Amid this week’s explosive revelations and/or allegations of sexual misconduct – by Roy Moore, Al Franken, Presidents Trump, Clinton and George H.W. Bush, Harvey Weinstein, Kevin Spacey and other men so far unnamed – most Americans probably have missed the emerging story of a very different Trump scandal.

According to reports today from NBC News, Reuters, and Global Witness, an international advocacy and investigative organization, a substantial portion of the president’s fortune – which Forbes Magazine estimates at $3.1 billion – was built on real estate developments financed at least in part by criminal networks.

The stories center on the Trump Ocean Club (TOC), a high-rise in Panama that includes a luxury hotel and residential and commercial units. Neither the president nor his family owns the tower, but Trump has licensed his name to the property and helped secure the financing that built it.

It’s not clear whether the TOC development is part of Special Counsel Robert Mueller’s investigation of Russian meddling in the 2016 election and the Trump campaign’s possible involvement in the Russian effort. But the NBC, Reuters and Global Witness reports indicate the TOC was at least partially built with funds that originated in Russia, including some gained through criminal activity.

You can watch a Global Witness video summarizing the investigation here

Global Witness reports that the Trump organization got a cut of the sale of every TOC unit and a percentage of the financing Trump arranged. The Trump organization also was paid millions in management fees and in all likelihood continues to profit. A bond prospectus for the project said Trump stood to make up to $75 million on the tower.

The project was launched in 2006, at a time when a series of bankruptcies of Trump holdings made most conventional lenders wary of the Trump organization. To secure financing, the developers had to sell many of the units before construction even began.

The stories breaking today say many of the units were purchased by Russians and that up to 10 were bought by David Helmut Murcia Guzmán, a Colombian fraudster and money launderer who recently completed a nine-year U.S. prison term and may be extradited to Colombia to serve an additional 23 years there.

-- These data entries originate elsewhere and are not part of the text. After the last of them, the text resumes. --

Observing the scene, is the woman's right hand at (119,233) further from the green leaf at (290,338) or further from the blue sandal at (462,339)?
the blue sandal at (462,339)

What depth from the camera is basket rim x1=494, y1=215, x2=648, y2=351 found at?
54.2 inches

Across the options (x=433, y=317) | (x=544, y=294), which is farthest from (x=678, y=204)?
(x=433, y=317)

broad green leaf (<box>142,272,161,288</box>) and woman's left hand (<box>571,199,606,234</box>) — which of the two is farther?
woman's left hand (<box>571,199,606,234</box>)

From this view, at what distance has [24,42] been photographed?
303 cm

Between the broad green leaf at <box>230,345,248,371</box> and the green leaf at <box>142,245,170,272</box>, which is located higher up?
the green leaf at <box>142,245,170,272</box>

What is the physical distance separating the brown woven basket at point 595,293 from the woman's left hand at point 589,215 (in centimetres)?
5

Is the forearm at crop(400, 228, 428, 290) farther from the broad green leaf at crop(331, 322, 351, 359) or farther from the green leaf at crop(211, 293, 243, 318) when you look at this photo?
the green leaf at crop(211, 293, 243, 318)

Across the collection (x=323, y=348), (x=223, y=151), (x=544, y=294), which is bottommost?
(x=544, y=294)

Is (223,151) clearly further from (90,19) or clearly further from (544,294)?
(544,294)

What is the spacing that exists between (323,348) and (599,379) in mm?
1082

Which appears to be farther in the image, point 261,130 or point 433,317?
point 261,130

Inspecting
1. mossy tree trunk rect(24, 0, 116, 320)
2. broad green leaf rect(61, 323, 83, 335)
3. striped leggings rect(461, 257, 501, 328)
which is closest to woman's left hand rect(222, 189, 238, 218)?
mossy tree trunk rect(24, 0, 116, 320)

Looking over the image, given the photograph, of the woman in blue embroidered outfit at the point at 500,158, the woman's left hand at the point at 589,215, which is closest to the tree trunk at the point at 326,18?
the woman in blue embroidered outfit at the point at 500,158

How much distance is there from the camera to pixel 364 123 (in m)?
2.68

“We know that David Murcia Guzmán laundered millions of dollars of drug money, including – as a U.S. court has found – through real estate,” Global Witness reported. “We also know that he purchased TOC units. In addition, well-placed sources indicate that he used cash trafficked from Colombia to carry out business transactions in Panama. On this basis, Global Witness concludes that Murcia Guzmán’s investment in the TOC laundered the proceeds of narcotics trafficking, and that Donald Trump was one of the beneficiaries.

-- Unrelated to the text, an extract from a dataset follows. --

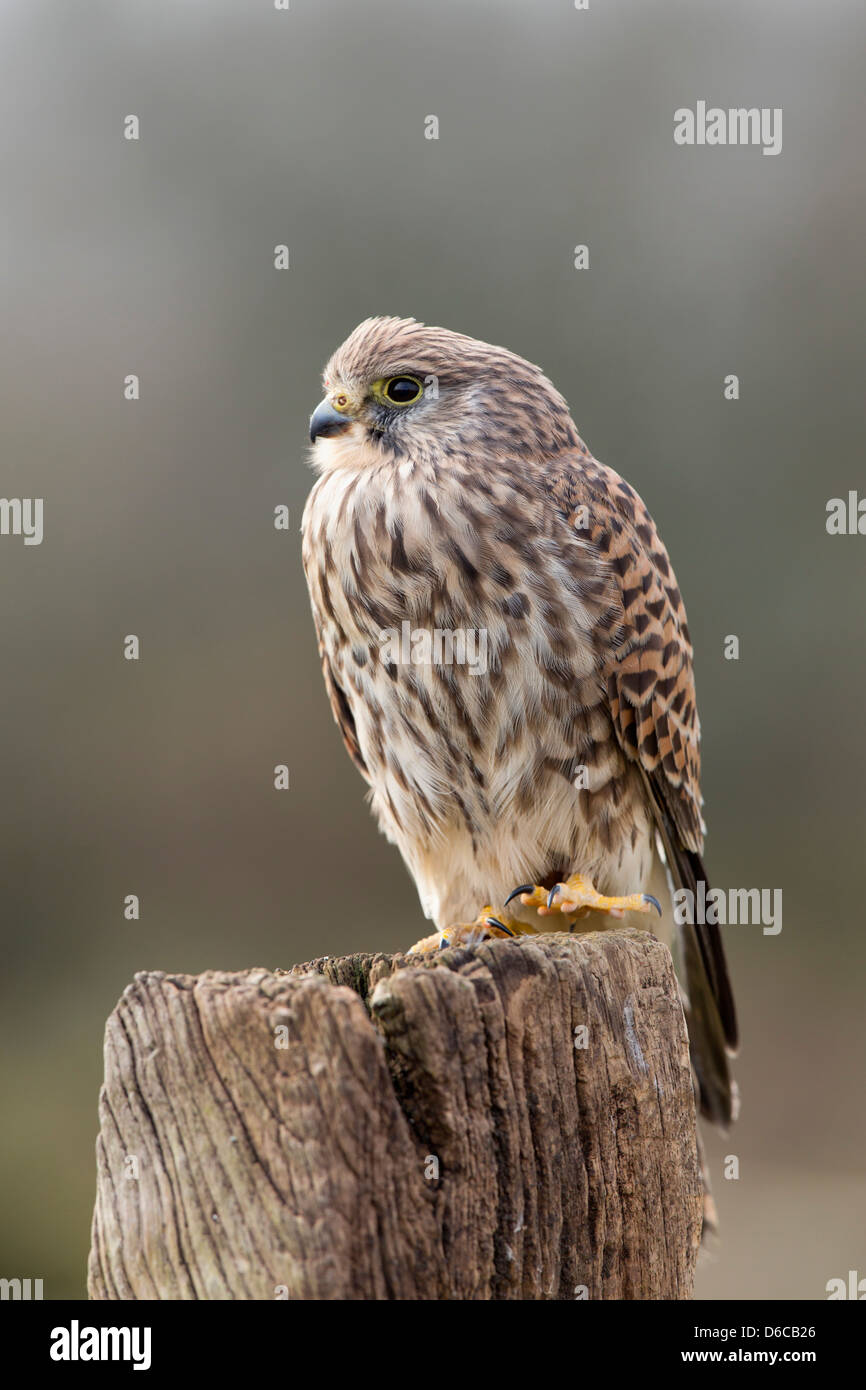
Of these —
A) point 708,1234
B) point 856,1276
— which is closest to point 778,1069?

“If Trump – who as licensor was almost certainly entitled to call for sales information – did any checks into the buyers of TOC units, he either failed to pick up the Murcia Guzmán connection or declined to act on it,” Global Witness said.

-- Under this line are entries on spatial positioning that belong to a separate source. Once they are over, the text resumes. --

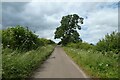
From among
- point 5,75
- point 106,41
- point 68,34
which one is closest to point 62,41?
point 68,34

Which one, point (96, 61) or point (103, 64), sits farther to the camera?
point (96, 61)

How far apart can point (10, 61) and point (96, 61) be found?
788 cm

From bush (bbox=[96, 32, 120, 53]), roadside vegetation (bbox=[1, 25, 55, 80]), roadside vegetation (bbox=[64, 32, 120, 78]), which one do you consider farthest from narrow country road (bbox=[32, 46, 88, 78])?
bush (bbox=[96, 32, 120, 53])

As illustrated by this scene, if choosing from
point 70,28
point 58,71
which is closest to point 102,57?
point 58,71

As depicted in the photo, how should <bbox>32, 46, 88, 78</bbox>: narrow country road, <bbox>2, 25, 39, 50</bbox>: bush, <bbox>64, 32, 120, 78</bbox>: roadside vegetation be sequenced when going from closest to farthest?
<bbox>64, 32, 120, 78</bbox>: roadside vegetation < <bbox>32, 46, 88, 78</bbox>: narrow country road < <bbox>2, 25, 39, 50</bbox>: bush

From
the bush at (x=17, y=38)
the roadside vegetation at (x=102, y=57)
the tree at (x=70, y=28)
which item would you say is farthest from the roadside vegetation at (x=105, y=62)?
the tree at (x=70, y=28)

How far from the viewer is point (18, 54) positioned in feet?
65.7

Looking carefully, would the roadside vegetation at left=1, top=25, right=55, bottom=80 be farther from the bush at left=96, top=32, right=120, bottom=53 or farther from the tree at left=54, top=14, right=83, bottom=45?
the tree at left=54, top=14, right=83, bottom=45

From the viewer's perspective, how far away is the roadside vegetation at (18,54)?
14.5 metres

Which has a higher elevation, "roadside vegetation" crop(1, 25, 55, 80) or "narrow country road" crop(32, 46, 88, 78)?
"roadside vegetation" crop(1, 25, 55, 80)

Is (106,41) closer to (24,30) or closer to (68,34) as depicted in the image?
(24,30)

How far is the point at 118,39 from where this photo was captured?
1174 inches

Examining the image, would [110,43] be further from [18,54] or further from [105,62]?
[18,54]

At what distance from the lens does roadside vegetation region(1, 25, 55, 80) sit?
14540 millimetres
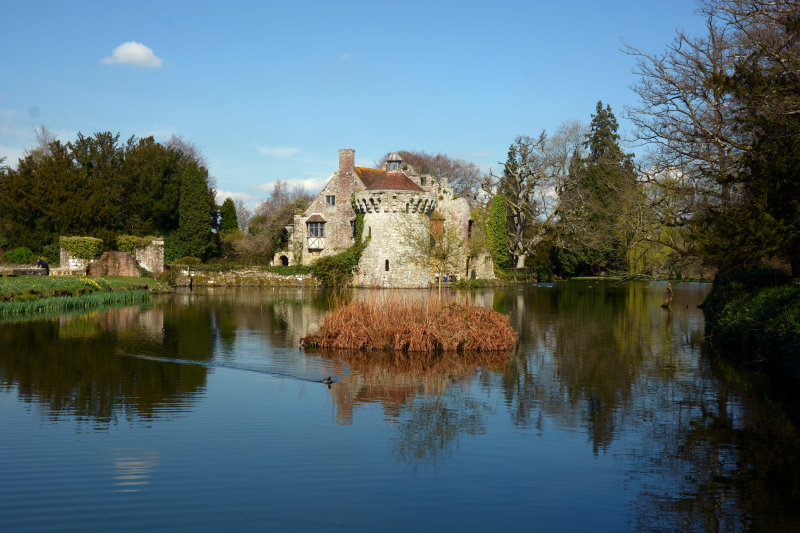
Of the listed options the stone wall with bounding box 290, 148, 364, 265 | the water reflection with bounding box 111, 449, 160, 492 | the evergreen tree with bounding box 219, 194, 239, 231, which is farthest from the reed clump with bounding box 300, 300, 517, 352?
the evergreen tree with bounding box 219, 194, 239, 231

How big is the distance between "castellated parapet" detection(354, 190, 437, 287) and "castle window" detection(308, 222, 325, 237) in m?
6.90

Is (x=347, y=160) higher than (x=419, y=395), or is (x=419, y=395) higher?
(x=347, y=160)

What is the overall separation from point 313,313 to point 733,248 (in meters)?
15.7

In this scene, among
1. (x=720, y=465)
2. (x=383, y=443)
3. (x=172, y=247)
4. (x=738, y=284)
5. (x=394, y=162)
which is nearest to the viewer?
(x=720, y=465)

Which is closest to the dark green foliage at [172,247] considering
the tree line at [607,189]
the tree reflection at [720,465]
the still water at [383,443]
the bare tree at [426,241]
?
the tree line at [607,189]

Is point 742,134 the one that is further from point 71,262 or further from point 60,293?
point 71,262

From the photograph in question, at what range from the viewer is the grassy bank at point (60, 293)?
2520cm

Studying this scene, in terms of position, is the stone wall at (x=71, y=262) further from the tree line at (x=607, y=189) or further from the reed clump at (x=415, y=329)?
the reed clump at (x=415, y=329)

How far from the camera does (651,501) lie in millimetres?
6941

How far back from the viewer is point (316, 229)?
50781 mm

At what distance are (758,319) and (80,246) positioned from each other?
38.5 metres

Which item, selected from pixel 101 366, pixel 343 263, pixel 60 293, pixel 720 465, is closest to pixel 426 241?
pixel 343 263

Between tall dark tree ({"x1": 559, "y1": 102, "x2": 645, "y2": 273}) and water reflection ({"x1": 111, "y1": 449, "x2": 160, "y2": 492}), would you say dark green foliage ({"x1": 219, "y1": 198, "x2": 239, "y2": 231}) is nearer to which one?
tall dark tree ({"x1": 559, "y1": 102, "x2": 645, "y2": 273})

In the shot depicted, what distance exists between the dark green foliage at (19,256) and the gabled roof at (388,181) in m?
22.3
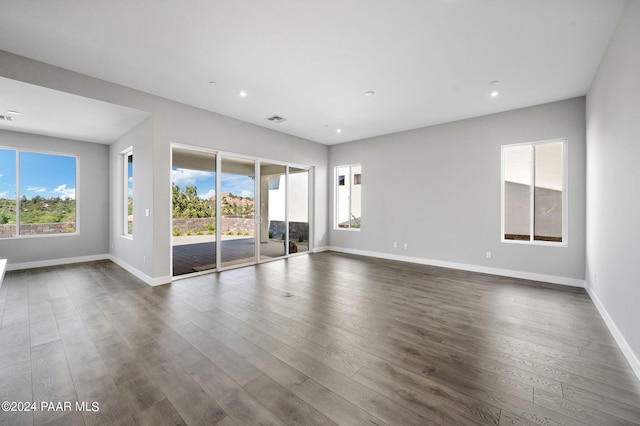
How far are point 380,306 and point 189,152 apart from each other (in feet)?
13.9

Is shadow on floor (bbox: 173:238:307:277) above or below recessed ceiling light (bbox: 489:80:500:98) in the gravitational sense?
below

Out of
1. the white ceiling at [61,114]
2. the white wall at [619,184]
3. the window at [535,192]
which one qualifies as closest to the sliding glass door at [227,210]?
the white ceiling at [61,114]

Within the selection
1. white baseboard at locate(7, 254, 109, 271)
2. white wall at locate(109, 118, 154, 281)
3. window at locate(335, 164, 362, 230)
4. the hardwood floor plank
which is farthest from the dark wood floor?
window at locate(335, 164, 362, 230)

Murcia Guzmán’s TOC purchases were brokered by Alexandre Henrique Ventura Nogueira, a Brazilian who told NBC he had a hand in the sale of up to 400 units in the tower. His services included creating anonymous offshore shell companies that investors could purchase and then use to buy TOC units.

Ventura Nogueira told NBC and Reuters that about half of his customers were Russians and “I had some customers with some, you know, questionable backgrounds.” He also said that he found out later that some customers were part of the Russian Mafia.

Reuters reports that one of Ventura Nogueira’s Russian customers was jailed in Israel in the 1990s for kidnap and threats to kill; another was a Ukrainian investor who was arrested for alleged people-smuggling while working with Nogueira and later convicted by a Kiev court.

Three years after getting involved in the Trump Ocean Club, Ventura Nogueira was arrested by Panamanian authorities on charges of fraud and forgery, unrelated to the Trump project. Released on $1.4 million bail, he later fled the country.

Ventura Nogueira told Reuters that he did not inquire about the sources of money that investors used to buy TOC units and that neither Trump nor others involved in the development asked either. “Nobody ever asked me. The banks didn’t ask. The developers didn’t ask. The Trump Organization didn’t ask me. Nobody asked me: ‘Who are the customers? Where did the money come from?’”

Reuters quoted legal experts who said Trump’s failure to inquire, if proven, could be legally troublesome. Arthur Middlemiss, a former assistant district attorney in Manhattan and a former head of JPMorgan’s global anti-corruption program, told Reuters that because Panama was “perceived to be highly corrupt,” anyone in business there should conduct due diligence on others involved in their ventures. Failing to do so, would create a potential risk in U.S. law of being liable for turning a blind eye to wrongdoing.